It stands to reason that Boehner would take much of the blame for this happening. But the pressures coming from within his caucus are equally immense. Members either believe they can get deeper cuts in exchange for a longer extension or they simply don't want to re-litigate the payroll tax cut battle in two months' time.

The early response to Boehner from top Democratic aides was akin to shoulder shrugging. Lawmakers would not return to Washington either to merge the respective bills of each chamber or vote on the House version, one aide said. On Monday morning, meanwhile, White House Communications Director Dan Pfeiffer called it "inconceivable" that House Republicans couldn't simply whip the 40 votes needed to pass the Senate's version, especially after 39 Senate Republicans voted for it on Saturday.

Boehner dismissed the idea he was ever on board with a two-month extension, despite Senate Majority Leader Harry Reid (D-Nev.) saying Sunday Boehner told him last week to cut a deal with Senate Minority Leader Mitch McConnell (R-Ky.), at which point Boehner would build support for it in the House.

"We expressed our reservations about what the Senate was doing," Boehner said of his talks with Senate leaders. "I made perfectly clear to Sen. Reid and Sen. McConnell sometime mid-last week that I would not enter into negotiations with them until the Senate produced a bill. The Senate produced a bill; we expressed our reservations."

Top House GOP aides, meanwhile, suggested that even if they tried to get the 40 votes needed for the two month extension, they wouldn't succeed.

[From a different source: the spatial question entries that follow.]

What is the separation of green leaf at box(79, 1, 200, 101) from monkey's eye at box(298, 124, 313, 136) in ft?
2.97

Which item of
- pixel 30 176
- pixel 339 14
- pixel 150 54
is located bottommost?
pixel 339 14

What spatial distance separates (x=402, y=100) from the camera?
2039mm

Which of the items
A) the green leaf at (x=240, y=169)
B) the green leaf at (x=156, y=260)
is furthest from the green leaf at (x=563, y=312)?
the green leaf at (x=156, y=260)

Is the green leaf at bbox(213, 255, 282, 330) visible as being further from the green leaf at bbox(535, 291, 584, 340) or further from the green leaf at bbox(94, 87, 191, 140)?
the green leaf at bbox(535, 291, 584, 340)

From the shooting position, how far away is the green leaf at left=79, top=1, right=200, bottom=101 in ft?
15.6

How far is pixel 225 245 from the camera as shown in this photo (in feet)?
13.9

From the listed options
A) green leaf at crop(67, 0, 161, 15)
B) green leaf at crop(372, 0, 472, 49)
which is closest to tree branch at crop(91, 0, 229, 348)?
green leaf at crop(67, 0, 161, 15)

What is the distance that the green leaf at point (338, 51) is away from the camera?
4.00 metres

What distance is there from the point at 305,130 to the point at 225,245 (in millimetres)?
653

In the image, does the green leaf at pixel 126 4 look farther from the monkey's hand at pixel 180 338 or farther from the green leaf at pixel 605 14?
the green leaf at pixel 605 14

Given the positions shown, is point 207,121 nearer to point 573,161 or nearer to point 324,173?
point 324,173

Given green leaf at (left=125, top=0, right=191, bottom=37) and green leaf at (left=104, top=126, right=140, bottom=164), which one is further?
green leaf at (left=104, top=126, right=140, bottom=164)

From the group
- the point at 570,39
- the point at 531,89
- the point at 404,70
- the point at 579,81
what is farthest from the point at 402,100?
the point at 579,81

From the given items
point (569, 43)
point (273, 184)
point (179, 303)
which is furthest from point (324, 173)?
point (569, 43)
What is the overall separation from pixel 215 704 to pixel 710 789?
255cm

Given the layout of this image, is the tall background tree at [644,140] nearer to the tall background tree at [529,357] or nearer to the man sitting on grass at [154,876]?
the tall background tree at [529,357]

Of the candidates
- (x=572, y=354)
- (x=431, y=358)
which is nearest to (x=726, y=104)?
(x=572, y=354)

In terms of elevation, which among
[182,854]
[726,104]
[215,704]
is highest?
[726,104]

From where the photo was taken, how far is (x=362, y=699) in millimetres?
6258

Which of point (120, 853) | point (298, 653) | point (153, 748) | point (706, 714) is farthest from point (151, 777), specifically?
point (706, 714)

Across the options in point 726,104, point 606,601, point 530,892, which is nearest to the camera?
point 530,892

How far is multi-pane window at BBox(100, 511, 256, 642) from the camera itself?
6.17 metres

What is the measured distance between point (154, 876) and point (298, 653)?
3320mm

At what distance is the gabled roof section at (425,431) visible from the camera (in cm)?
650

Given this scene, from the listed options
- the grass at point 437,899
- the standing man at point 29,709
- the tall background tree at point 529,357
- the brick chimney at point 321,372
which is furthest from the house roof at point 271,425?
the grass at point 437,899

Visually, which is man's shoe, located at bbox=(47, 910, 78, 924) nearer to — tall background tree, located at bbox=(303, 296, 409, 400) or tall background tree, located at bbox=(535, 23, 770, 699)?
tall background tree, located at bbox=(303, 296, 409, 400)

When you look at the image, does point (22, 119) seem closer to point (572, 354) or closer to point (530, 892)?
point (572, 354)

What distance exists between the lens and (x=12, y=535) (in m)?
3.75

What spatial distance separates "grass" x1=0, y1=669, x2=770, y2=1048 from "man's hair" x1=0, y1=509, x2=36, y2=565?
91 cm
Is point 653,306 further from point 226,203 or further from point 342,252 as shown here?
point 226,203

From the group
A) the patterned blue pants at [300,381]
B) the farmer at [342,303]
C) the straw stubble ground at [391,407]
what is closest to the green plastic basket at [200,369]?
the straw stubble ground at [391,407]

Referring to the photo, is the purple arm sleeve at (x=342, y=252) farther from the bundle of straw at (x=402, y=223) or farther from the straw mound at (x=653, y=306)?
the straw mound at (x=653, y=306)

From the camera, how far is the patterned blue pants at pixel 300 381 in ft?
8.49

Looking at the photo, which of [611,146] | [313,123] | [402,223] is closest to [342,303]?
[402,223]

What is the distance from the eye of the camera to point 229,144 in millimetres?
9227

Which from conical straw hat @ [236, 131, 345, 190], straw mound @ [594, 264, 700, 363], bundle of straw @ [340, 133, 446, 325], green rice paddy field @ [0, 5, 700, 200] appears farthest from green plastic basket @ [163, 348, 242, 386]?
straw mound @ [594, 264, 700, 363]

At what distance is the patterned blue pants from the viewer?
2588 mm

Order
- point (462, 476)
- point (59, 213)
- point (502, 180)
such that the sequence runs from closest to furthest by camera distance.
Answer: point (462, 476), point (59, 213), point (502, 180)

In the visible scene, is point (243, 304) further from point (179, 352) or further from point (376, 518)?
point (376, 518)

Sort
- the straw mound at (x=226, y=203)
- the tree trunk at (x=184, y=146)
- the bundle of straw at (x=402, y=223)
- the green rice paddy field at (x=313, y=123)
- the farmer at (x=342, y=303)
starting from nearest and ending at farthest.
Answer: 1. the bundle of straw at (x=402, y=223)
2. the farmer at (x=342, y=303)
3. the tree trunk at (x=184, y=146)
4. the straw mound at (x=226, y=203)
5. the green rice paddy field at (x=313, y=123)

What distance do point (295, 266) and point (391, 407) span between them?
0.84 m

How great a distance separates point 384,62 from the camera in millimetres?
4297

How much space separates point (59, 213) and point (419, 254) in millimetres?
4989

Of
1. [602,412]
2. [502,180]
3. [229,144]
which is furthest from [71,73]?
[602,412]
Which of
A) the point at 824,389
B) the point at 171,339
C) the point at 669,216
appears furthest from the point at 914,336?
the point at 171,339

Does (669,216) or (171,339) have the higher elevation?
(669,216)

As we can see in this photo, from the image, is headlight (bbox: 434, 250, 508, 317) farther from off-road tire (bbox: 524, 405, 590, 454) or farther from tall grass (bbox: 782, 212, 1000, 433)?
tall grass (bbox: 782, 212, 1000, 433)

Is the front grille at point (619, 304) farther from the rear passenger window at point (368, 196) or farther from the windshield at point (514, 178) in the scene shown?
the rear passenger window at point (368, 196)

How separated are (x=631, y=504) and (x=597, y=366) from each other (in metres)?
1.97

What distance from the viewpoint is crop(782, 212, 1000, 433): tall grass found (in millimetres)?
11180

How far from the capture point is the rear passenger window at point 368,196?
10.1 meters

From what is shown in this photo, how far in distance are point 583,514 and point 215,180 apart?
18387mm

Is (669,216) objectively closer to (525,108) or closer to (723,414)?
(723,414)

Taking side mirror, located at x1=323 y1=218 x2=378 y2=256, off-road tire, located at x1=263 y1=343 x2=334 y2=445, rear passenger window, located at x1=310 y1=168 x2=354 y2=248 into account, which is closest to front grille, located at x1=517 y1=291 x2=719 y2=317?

"Why would we ask members to do something that is bad policy that we do not agree with?" said one top GOP leadership aide. "Why settle for bad legislation when there is an alternative? The stated goal for the president, for Harry Reid and for House Republicans is a year-long extension. There is no excuse to be on vacation for 2 weeks until we exhaust every option to achieve that goal."

Hoping to frame his move as a normal turn in legislation-crafting, Boehner said on Monday that he didn't think the House and Senate were too far apart to craft a deal. The House previously passed a yearlong payroll tax cut plan and Boehner called that plan "a reasonable bill" that should be discussed in conference.

But that bill passed the House along party lines and is loaded with "poison pills" that virtually ensure no Democratic support, specifically regarding how it would be paid for. Indeed, the reason Senate leaders signed off on a two-month extension in the first place was because they couldn't find ways to cover the cost of a bill that went longer.